Benzene and para-xylene values will continue to be heavily influenced by gasoline values. When the gasoline value is high relative to the market price of aromatics, refiners leave a higher proportion of mixed xylenes in the gasoline pool, and toluene conversion to benzene and para-xylene is also reduced. Toluene conversion economics have become more attractive since 2016, but the expected severe oversupply of para-xylene is expected to put these under pressure again. The large increment of benzene supply from new liquid-based steam crackers will also contribute to benzene oversupply, undermining both hydrodealkylation (HDA) and TDP economics.
The effect of the new capacity in China is expected to be a severe fall in global operating rates for para-xylene, and significant pressure on benzene. This is reminiscent of the market dynamics from massive capacity builds in 1989/90 and 1998/99. As the new plants will be fully refinery integrated and benefit from low Chinese construction and fixed operational costs, they may well run at high rates forcing produces elsewhere to cut back. Margins for para‑xylene extraction from mixed xylenes have frequently been close to zero in recent years, while most of the margin has been achieved in reforming. Access to mixed xylenes and other integration benefits will be key from 2018 to 2020 as margins decline, and will define which of the existing para-xylene producers are forced to exit the market.
The scale of the capacity build now underway in China is sufficient to significantly alter the global market. As margins currently remain strong, the main effect in the short term is on investment plans, which have cooled, particularly in the Middle East.

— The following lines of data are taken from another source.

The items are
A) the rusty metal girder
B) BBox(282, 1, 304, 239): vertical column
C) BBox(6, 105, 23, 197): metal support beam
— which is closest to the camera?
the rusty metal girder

Despite relatively low average operating rates, the global benzene market is deceptively tight. Nameplate capacity reflects the capacity for benzene extraction, although benzene production is frequently restricted well below this level due to lack of feedstock. This is particularly true in the United States where the availability of pygas has dropped due to the shift to lighter steam cracker feeds, and in China where capacity for benzene extraction from coke oven light oil (COLO) was overbuilt, and the supply of COLO has declined due to the closure of coke ovens and modernising steel production which requires less coke per ton of metal produced.
The drop in crude oil prices in 2014 was the main influence leading to a drop in investment in coal-based methanol to olefins (MTO) in China. MTO brings olefins supply without incremental benzene from pygas. The project pipeline has thinned since the fall in oil prices, but capacity growth could accelerate again if crude oil prices remain high.
So once again the aromatics business will face mismatch between supply and market demand and will be forced to rationalise, adjust production and conversion, and attempt to remain profitable through the coming years of over-supply.